Good new name We run a Saas and are trying to push data into Meltano #singer-target-development

Good new name. We run a Saas and are trying to pus...

johann_du_toit

04/15/2021, 10:33 PM

Good new name. We run a Saas and are trying to push data into our own system. My most promising proof of concept idea to use singer so far has put a transformer in between the tap and target, so

input_tap | saas_transformer | output_target

. In our case the transformer does stuff like inserting a tenant id into the schemas and records. Or remapping the stream names to match our internal tables. Of course we could write our own custom target, but this way we can use ANY tap and ANY target. We use postgresql, so for instance our sync processes might run

tap-pipedrive | saas_transformer | target-postgres

to get our clients' pipedrive data into our multi-tenant postgres db. And then we run dbt to clean it up even a bit further if needed (or create a consistent set of views for our saas app to use). But you could eg create a

target-rest

or something as well to push into an API. Thoughts?

aaronsteers

04/15/2021, 10:37 PM

We do have an issue logged for meltano-defined transformations between the tap and target: Allow extractor entity/attribute (stream/property)-level transformation rules to be defined in `meltano.yml` (#2299) · Issues · meltano / Meltano · GitLab

aaronsteers

04/15/2021, 10:40 PM

Re:

Of course we could write our own custom target, but this way we can use ANY tap and ANY target .. [and] might run `tap-pipedrive | saas_transformer | target-postgres`…

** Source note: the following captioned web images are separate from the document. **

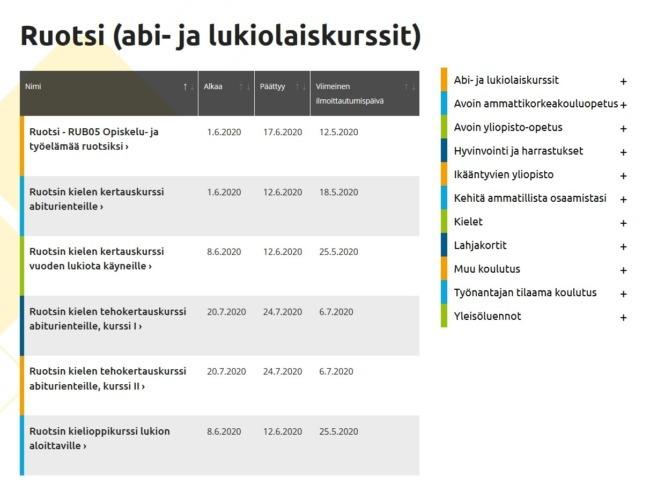 Tampereen Kesäyliopiston Hellewi-rajapintaintegraatio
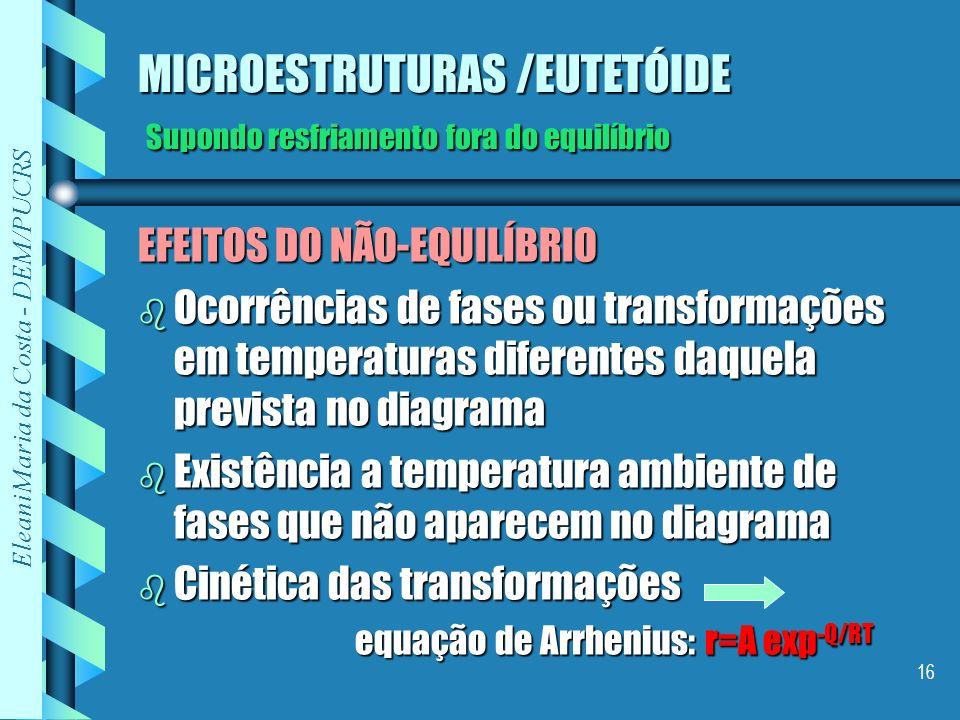 MICROESTRUTURAS /EUTETÓIDE Supondo resfriamento fora do equilíbrio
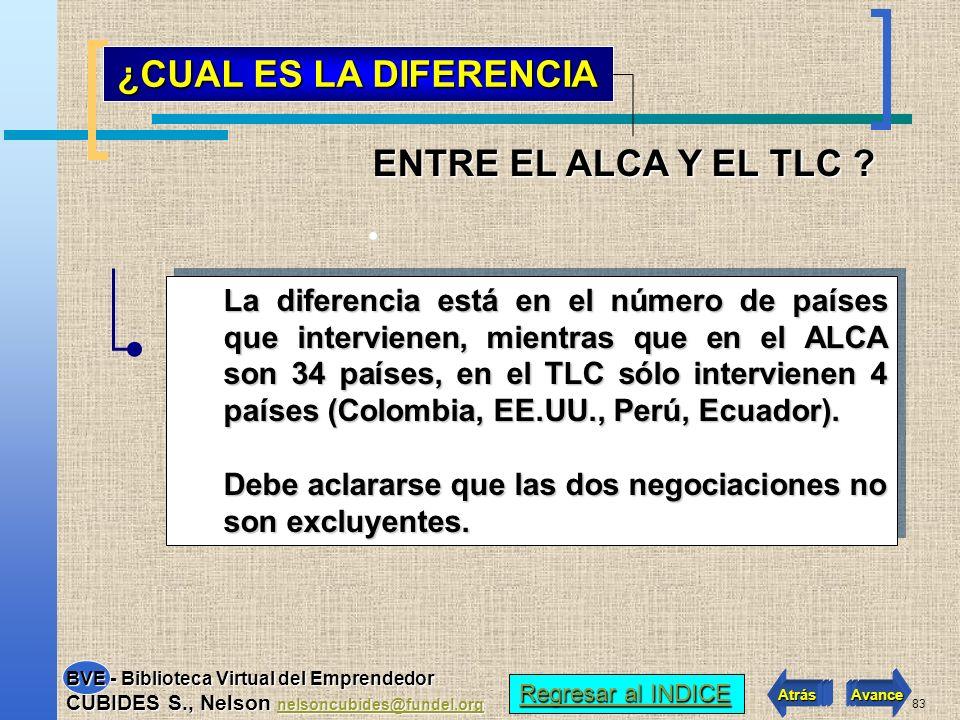 ¿CUAL ES LA DIFERENCIA ENTRE EL ALCA Y EL TLC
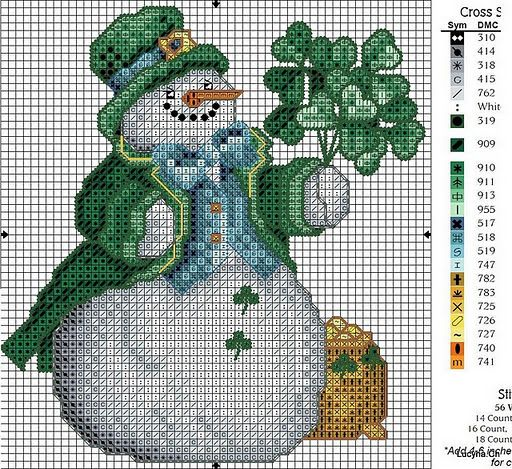 Real Irish snowman - free pattern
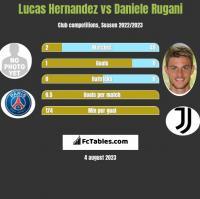 Lucas Hernandez vs Daniele Rugani h2h player stats
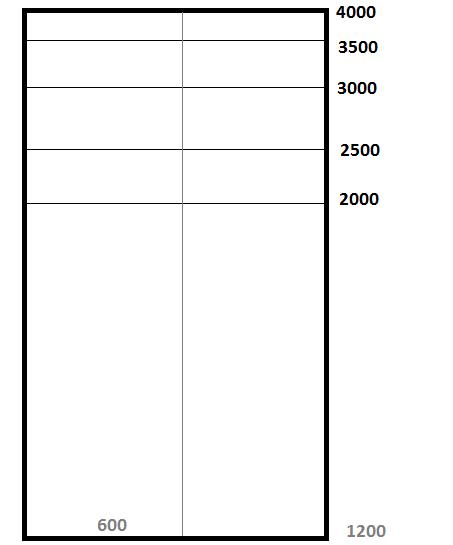 Типы и размеры листов гипсокартона КНАУФ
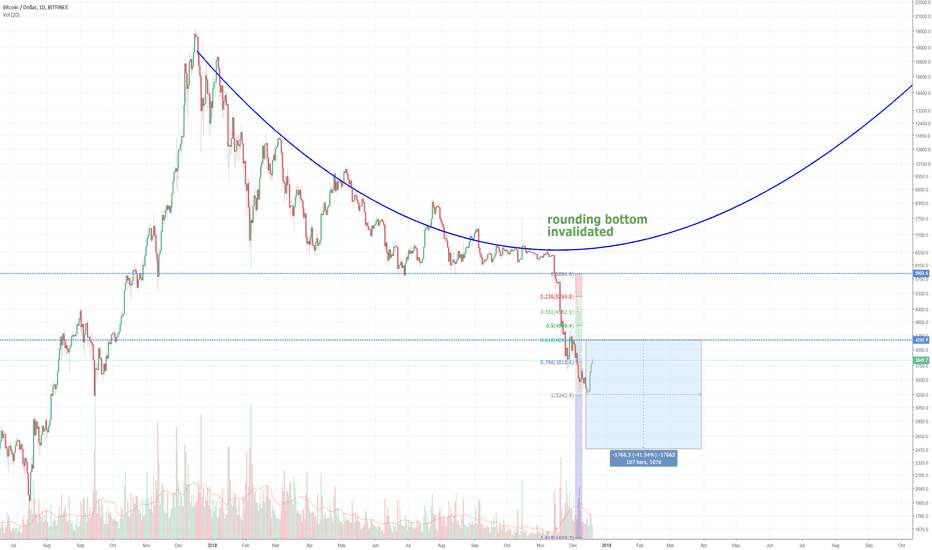 BTCUSD: Further headroom limited for Bitcoin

If you could keep the ability for a custom transformer in the middle, would you be interested to swap the target for a custom one that requires your properly shaped data? Like

tap-pipedrive | saas_transformer | target-wink-reports

? Do I understand correctly, the transformer in the middle would need to be flexible and the target in either case requires a standard input shape?

johann_du_toit

04/15/2021, 10:56 PM

No, I'm thinking if there's a transformer in the middle then there's no need to have a custom tap. I'd like to maintain as few code bases as possible. Transferwise already has a transformer which is configuration driven. It only does some simple "hashing" type stuff, but I don't see why something similar can't be built to "insert column", "modify field" etc, all config driven.

johann_du_toit

04/15/2021, 10:57 PM

so from meltano's perspective, I'm not quite sure if it's possible to specify some intermediary process yet? it might be a quick win? because I'm sure people will come up with plenty of use-cases which can be solved by a "EmTLT" process. "Extract, miniTransform, Load, Transform". Heard it here first! 🤣

johann_du_toit

04/15/2021, 11:01 PM

Do I understand correctly, the transformer in the middle would need to be flexible and the target in either case requires a standard input shape?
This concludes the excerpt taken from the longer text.